I get that Apple doesn’t want to support Windows or troubleshoot all of the myriad problems that may crop up on any Mac running Windows. I TOTALLY get it; and I agree and don’t blame them…sort of.

Apple needs to alter their stance and provide installation and start-up support.  Most of the problems with Windows on Macs comes as either an installation issue or as a startup/driver based issue.  Anything else other than that is likely due to registry issues due to installed or uninstalled software.

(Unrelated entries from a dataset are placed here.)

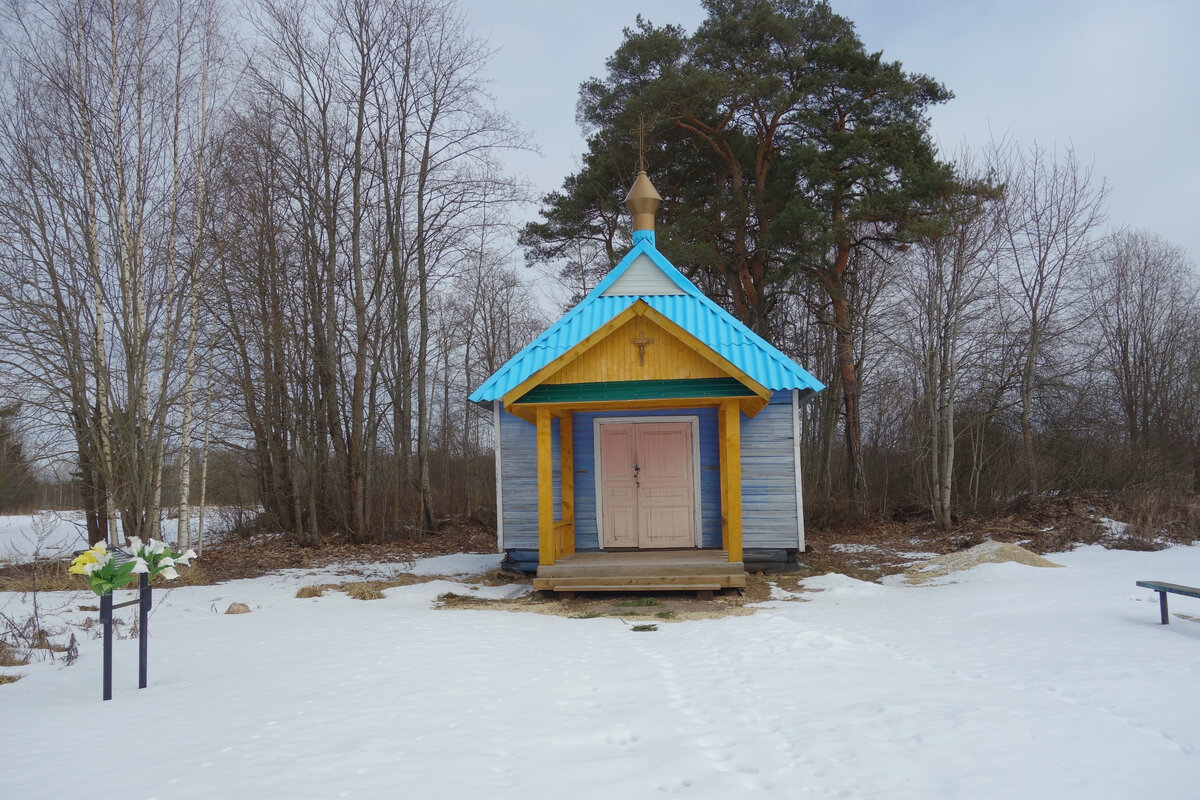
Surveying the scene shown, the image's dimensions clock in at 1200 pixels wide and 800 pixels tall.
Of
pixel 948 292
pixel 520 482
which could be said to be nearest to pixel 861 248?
pixel 948 292

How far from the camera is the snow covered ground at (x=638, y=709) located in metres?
3.59

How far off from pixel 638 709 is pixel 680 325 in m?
5.93

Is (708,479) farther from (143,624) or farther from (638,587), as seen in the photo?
(143,624)

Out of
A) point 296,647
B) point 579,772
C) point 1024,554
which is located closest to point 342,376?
point 296,647

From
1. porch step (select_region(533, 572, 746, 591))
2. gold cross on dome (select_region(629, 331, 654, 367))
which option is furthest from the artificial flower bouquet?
gold cross on dome (select_region(629, 331, 654, 367))

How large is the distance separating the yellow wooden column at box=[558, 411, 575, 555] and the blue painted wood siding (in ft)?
0.44

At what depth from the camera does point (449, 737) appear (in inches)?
168

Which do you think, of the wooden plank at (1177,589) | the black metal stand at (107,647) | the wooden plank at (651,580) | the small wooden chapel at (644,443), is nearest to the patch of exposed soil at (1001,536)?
the small wooden chapel at (644,443)

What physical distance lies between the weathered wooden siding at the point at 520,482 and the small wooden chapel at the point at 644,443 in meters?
0.02

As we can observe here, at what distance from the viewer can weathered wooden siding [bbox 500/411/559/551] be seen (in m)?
11.5

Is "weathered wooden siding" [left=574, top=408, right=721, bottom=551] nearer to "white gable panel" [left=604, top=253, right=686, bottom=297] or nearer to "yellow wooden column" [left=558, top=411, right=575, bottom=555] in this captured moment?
"yellow wooden column" [left=558, top=411, right=575, bottom=555]

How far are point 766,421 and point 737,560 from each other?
2.34 meters

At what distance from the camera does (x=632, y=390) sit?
9.86 meters

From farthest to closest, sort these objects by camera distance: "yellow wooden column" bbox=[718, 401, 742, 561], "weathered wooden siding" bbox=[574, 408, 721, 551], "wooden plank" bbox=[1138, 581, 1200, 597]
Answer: "weathered wooden siding" bbox=[574, 408, 721, 551] → "yellow wooden column" bbox=[718, 401, 742, 561] → "wooden plank" bbox=[1138, 581, 1200, 597]
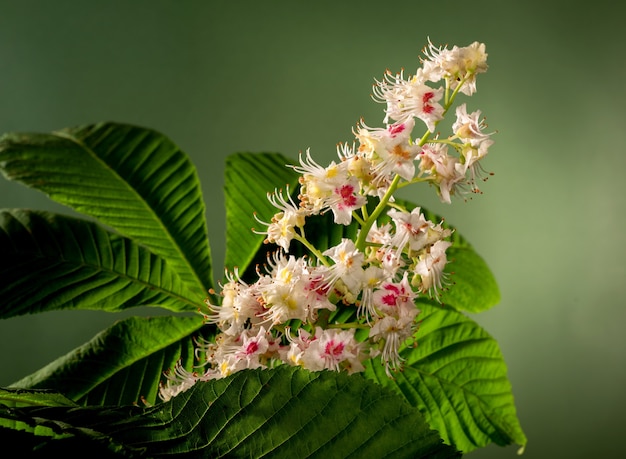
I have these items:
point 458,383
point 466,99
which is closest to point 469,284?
point 458,383

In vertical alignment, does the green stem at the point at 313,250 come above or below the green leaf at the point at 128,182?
below

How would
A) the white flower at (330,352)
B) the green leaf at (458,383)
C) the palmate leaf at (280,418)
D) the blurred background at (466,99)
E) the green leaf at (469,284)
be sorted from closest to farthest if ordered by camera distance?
the palmate leaf at (280,418), the white flower at (330,352), the green leaf at (458,383), the green leaf at (469,284), the blurred background at (466,99)

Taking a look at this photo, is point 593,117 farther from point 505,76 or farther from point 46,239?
point 46,239

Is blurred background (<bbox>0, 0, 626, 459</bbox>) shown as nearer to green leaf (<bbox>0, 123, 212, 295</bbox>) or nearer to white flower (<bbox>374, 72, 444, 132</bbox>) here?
green leaf (<bbox>0, 123, 212, 295</bbox>)

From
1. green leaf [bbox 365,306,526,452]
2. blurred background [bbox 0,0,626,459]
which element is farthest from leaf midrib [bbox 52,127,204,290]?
blurred background [bbox 0,0,626,459]

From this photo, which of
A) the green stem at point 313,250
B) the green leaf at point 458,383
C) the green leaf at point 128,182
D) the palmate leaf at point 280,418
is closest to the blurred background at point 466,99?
the green leaf at point 128,182

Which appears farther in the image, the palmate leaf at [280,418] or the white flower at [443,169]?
the white flower at [443,169]

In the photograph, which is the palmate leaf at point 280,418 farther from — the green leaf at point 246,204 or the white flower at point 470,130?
the green leaf at point 246,204

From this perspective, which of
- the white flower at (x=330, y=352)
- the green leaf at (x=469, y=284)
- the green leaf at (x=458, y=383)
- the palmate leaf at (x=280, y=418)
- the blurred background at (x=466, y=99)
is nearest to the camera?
the palmate leaf at (x=280, y=418)
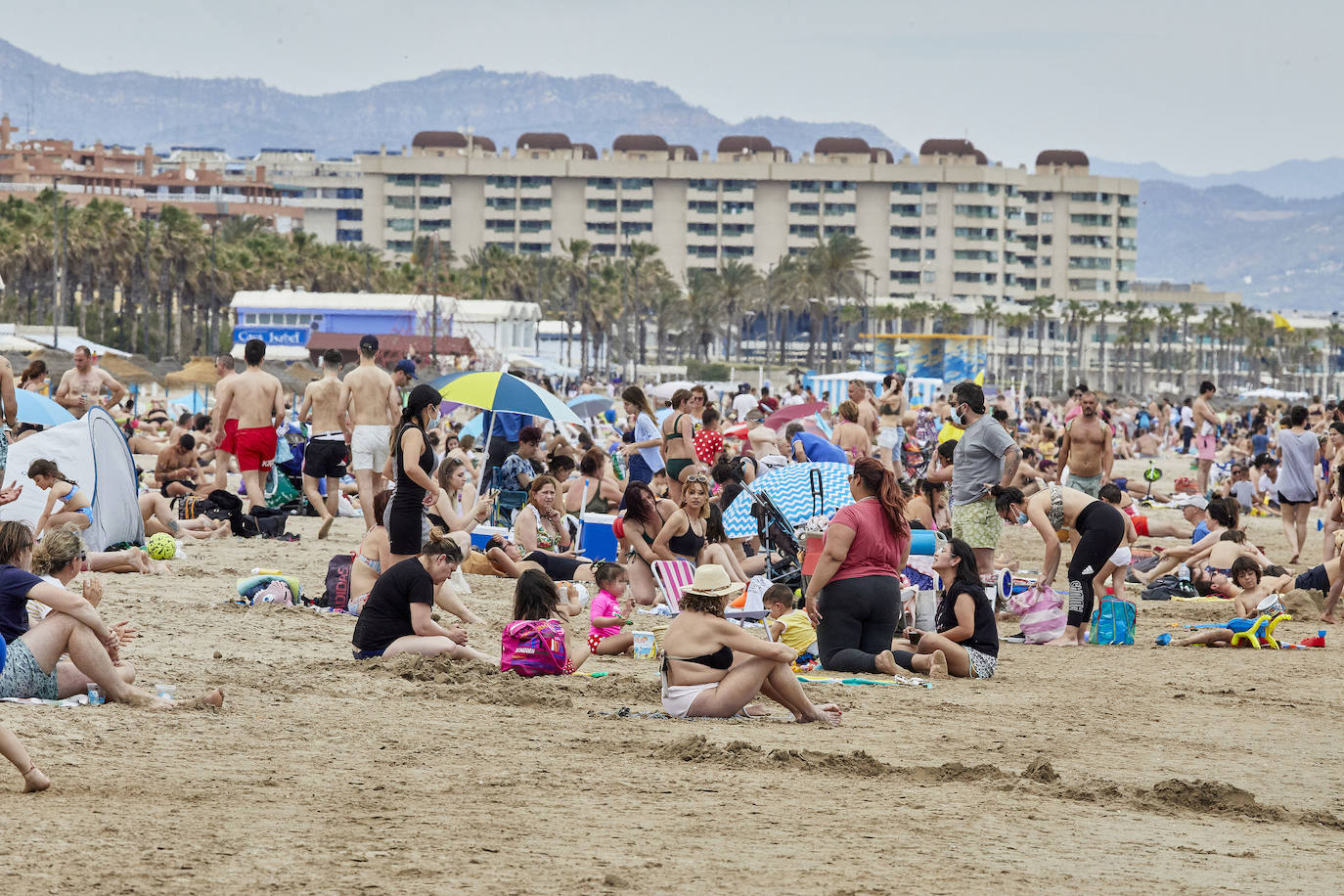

I can see Apple declining to support the performance or other issues, post setup or startup. Windows isn’t their OS, and there’s too much a user can do to mess things up. It’s very easy to mess up a Windows installation, too.  However, for someone like my mother, a senior citizen who has little to no computer savvy, the guy at the Genius Bar should have at least confirmed for her that her hardware was fine, and that Windows could startup. All he did was boot the Mac side and send her on her way.  No other troubleshooting or diagnostics were done. My mother was in the store less than 30 minutes.

That…isn’t cool.

There’s no way that simply booting to the Mac side of the world could have determined that the hard drive wasn’t having issues, or that perhaps Boot Camp created the partition incorrectly.  I’m not infallible, perhaps the Boot Camp drivers weren’t installed correctly when I initially built the Windows partition…that’s likely not the case, but the Genius wouldn’t know that, and didn’t take the time to find out.

I don’t have a problem troubleshooting things long distance for any of my relatives, especially when they can send me their computer, but for an older, non-computer savvy customer with active Apple Care on their Mac…I expected a heck of a lot more; and you should too.

Boot Camp is a legitimate part of OS X.  Apple needs to stop treating it and its users like a red-haired step child and provide them with the same level of support they provide for all of their other paying customers.